A portion of a data file:
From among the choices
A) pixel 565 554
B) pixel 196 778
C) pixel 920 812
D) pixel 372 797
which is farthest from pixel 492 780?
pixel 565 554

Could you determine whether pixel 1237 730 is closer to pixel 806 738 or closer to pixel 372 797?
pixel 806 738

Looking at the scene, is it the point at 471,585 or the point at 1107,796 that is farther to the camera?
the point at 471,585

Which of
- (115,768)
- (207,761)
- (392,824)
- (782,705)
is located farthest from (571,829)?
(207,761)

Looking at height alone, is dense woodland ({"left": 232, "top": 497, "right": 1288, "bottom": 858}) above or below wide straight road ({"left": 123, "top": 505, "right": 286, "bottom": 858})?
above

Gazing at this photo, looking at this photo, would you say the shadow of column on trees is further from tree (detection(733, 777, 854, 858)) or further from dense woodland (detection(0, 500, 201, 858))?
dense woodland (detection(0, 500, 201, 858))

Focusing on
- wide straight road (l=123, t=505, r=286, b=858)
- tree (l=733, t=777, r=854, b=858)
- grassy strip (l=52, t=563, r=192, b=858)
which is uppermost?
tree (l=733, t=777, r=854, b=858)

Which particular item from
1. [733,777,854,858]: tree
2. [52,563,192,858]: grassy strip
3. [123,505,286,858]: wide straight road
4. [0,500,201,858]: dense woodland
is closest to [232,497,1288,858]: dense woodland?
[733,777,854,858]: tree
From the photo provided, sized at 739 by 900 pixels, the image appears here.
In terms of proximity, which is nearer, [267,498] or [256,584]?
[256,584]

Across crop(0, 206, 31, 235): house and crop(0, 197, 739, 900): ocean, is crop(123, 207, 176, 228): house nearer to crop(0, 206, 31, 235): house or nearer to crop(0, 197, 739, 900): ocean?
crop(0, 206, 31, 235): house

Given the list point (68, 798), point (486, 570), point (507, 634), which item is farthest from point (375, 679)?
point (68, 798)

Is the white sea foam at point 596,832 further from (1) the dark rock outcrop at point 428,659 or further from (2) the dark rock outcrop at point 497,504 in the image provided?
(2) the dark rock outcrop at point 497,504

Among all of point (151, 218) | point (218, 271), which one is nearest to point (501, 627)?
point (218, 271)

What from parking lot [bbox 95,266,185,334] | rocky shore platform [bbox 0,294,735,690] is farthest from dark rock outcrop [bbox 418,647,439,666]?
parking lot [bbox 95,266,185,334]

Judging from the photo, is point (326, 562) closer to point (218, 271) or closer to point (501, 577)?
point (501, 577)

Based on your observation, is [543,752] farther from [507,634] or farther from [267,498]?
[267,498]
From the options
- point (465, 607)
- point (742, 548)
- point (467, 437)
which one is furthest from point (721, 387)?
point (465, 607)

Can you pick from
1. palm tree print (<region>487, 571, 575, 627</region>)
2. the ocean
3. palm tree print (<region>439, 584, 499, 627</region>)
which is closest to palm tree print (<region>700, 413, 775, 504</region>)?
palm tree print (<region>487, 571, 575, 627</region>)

• [Task brief]: Render the part of the records that opens with the line containing "From the options" and runs through the end of the records as a Markdown table with the columns Row and Line, omitting blank lines.

• [Final result]:
| Row | Line |
|---|---|
| 1 | From the options |
| 2 | - point (465, 607) |
| 3 | - point (742, 548) |
| 4 | - point (467, 437) |
| 5 | which one is furthest from point (721, 387)? |
| 6 | point (465, 607) |
| 7 | Can you pick from |
| 8 | 1. palm tree print (<region>487, 571, 575, 627</region>) |
| 9 | 2. the ocean |
| 10 | 3. palm tree print (<region>439, 584, 499, 627</region>) |
| 11 | which is closest to palm tree print (<region>700, 413, 775, 504</region>)? |
| 12 | palm tree print (<region>487, 571, 575, 627</region>) |